Beacon Hill activist Craig Thompson, who has spent countless hours cleaning up trash and invasive plants from the area, wrote about the issue in a short opinion piece in the P-I and a longer one in the Beacon Hill News. Seattle Times columnist Nicole Brodeur also recently visited the Jungle and wrote a short piece about it.
Thompson and Brodeur both lament the state of the Jungle, with its garbage, syringes, feces, jugs of urine, violent assualts, sexual attacks, drug dealing, rats, knives, condoms, mattresses, and occasional dead bodies. And they've both been taken to task by Georgetown blogger The Paper Noose and Apesma's Lament blogger and Real Change publisher Tim Harris, who called Thompson's PI piece a "fantasy genre op-ed":
Reinforced concrete bunkers? Weapons? Heroin cartels and meth manufacturers in the greenbelts? Was a shred of evidence presented that these issues have anything what-so-ever to do with the current controversy. No. This is sensationalism at its worst, and is an unconscionable libel on those whose only documented crime is to attempt survival in a city that has gone to war against its most vulnerable.
I don't know for sure what goes on in the Jungle (I'm too afraid to even get out of my car at Jose Rizal Park), but I've met Craig Thompson at some Beacon Hill events, and he doesn't seem like the kind of guy who would make this all up. From what I've read, it sounds like he has spent considerable time in the Jungle talking to people, and he has a good idea of what's going on down there.
I understand why the Paper Noose and Apesma's Lament bloggers think that the homeless should be left alone to use the greenbelt as they like -- because the city government and the people of Seattle have chosen not to give these people any other real options. I don't have any answers to that problem, though I would certainly support initiatives for increasing low-income housing and shelter space in the city. And as a homeowner who has both lived and worked on Beacon Hill, I see Thompson and Brodeur's side of things too.

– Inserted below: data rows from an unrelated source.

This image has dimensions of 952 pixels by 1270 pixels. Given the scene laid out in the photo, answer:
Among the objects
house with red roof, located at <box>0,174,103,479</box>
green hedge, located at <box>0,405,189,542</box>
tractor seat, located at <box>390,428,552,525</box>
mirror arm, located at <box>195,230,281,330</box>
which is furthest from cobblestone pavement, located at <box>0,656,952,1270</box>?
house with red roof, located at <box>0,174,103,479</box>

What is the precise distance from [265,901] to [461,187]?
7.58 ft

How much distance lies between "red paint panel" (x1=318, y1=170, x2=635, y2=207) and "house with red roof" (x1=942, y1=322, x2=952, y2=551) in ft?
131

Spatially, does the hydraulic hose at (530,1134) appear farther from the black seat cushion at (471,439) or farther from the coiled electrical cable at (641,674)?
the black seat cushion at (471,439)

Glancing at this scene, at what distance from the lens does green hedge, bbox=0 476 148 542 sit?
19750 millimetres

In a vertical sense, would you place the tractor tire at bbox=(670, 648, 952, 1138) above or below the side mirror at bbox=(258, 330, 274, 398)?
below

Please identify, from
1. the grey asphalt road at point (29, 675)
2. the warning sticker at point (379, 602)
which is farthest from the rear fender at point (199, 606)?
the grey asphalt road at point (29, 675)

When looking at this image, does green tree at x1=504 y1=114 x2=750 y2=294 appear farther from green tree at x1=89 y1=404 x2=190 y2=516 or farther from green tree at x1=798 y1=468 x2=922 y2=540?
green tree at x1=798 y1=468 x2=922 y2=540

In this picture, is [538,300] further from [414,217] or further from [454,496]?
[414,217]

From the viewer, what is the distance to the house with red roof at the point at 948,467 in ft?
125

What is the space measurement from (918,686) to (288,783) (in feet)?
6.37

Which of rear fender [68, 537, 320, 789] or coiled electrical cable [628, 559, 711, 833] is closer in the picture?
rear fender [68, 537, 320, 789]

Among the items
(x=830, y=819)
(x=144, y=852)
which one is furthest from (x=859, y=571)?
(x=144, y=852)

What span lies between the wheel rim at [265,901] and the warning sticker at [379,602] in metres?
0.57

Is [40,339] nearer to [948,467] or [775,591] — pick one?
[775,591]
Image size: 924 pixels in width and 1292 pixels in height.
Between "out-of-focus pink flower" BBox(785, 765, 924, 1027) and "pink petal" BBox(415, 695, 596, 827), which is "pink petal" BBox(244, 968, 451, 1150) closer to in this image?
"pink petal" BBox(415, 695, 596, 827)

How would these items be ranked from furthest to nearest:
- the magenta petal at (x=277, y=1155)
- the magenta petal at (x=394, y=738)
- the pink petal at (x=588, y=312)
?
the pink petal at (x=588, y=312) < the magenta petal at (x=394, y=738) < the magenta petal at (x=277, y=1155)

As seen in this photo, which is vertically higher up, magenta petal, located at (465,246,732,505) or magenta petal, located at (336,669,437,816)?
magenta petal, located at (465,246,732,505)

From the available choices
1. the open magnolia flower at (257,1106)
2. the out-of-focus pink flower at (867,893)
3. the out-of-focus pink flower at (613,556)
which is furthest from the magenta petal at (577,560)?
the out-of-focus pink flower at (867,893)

The edge of my backyard is about 50 feet from the Beacon Hill greenbelt. When I was growing up just outside Portland, we lived about that same distance from a very similar woods. Except I could play in that woods, not at all frightened, whenever I wanted. As I got older, I'd sometimes sneak a beer out there with friends (except we carried our trash back out with us). I guess my naive and ridiculously bourgeois, suburban wish is that the Beacon Hill woods were place where local children could go and build forts and play hide and seek and run around with their dogs. I wish that the woods next to my house were more welcoming to hikers than drug dealers and prostitutes.
I've heard that the Police Department is mean-spirited in their approach to cleaning up greenbelt encampments. One commenter on Thompson's PI article claimed that police officers burn the family photos that they find. While I find that particular claim hard to believe (though maybe it's true), I have no doubt that the police do not make a good-faith effort to return possessions to their owners. And they should.
I used to work near the north part of the greenbelt, and one day I learned that a rapist from the Jungle was on the loose in the area. A couple months later, a homeless woman was found murdered nearby. I can't help but think that crimes like these (along with the zillions of drug deals that impart a distinctly visitor-unfriendly feel to Jose Rizal Park every day) wouldn't be happening so often if the area were frequented by nature lovers and dog owners instead of inhabited by campers.
But until we offer the homeless decent options, I guess we need to understand that allowing the encampments is the most decent thing to do? I don't know.
(Homeless advocates: I know I'm not as compassionate as you are (and thank you for all the work that you do for the less fortunate), but please, please don't crucify me for wanting to be able to enjoy the greenspace behind my backyard without being terrified of the goings-on down there. Thank you.)